### PROBLEM SET:
[1] Answer each question from the commentary on Carney's Davos speech.
(a) To which gathering did Carney deliver his remarks?
(b) According to Carney, what is nostalgia not?
(c) What former occupation does the commentary attribute to Carney?
[2] Extend the commentary on Carney's Davos speech with new paragraphs that pick up after its final sentence.

### SELECTED PASSAGE:
A Global Order Breaks at Davos
In Davos, Switzerland this week, Prime Minister Mark Carney did something remarkable. He told the truth—by admitting a lie.

“We are in the midst of a rupture, not a transition,” Carney declared to the World Economic Forum. “The old order is not coming back. We should not mourn it. Nostalgia is not a strategy.” Then, stopping short of an apology, he acknowledged the fiction at the center of the globalist dream: “We knew the story of the international rules-based order was partially false.”
From Globalization to Strategic Fragmentation
Coming from anyone else, this might sound like pessimism. Coming from Carney—the former central banker who spent decades architecting the very rules-based order he was eulogizing—it lands differently. Here’s what investors like you and I need to understand: the era of benign globalization, where economic integration would inevitably produce political harmony, is over. Supply chains are now weapons. Tariffs are leverage. The pleasant fiction has ended.

### RECORDS PROVIDED:
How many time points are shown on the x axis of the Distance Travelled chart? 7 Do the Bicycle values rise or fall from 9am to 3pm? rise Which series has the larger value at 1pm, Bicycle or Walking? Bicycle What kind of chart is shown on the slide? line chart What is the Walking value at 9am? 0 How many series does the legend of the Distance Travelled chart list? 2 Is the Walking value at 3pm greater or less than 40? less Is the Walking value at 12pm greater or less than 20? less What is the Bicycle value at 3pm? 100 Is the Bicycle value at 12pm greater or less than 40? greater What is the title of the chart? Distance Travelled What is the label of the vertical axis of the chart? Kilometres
---
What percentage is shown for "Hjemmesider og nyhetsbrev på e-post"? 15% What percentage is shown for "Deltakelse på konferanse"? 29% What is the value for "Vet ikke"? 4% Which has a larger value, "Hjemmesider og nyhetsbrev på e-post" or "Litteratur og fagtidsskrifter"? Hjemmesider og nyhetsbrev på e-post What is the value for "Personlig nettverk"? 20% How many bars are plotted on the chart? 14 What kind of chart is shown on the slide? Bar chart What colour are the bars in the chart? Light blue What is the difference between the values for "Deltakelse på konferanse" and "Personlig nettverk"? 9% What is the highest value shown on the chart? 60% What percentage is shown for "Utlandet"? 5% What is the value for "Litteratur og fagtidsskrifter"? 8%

### EXPECTED RESPONSES:
[1]
(a) The World Economic Forum in Davos, Switzerland.
(b) A strategy.
(c) Central banker.

[2]
And the opportunity for investors has never been greater.
The Pivot From Bits to Atoms
As we wrote in our Cold War 2.0 missive (read it here), for twenty years, the West outsourced the physical economy while retaining dominance in the digital. America built the software; China built everything else. The United States leads in Bits—AI, chips, capital. China controls the Atoms—the minerals, the smelters, the processing that turns rocks into technology.

According to Carney this era is over.
Why Canada’s Resources Suddenly Matter
When great powers begin using economic integration as coercion, the old calculus inverts. Suddenly, the countries with the rocks—the actual physical materials that power electrification, that build defense systems, that enable the AI revolution—possess something that software alone cannot provide: strategic autonomy.
And Canada? Canada has the rocks.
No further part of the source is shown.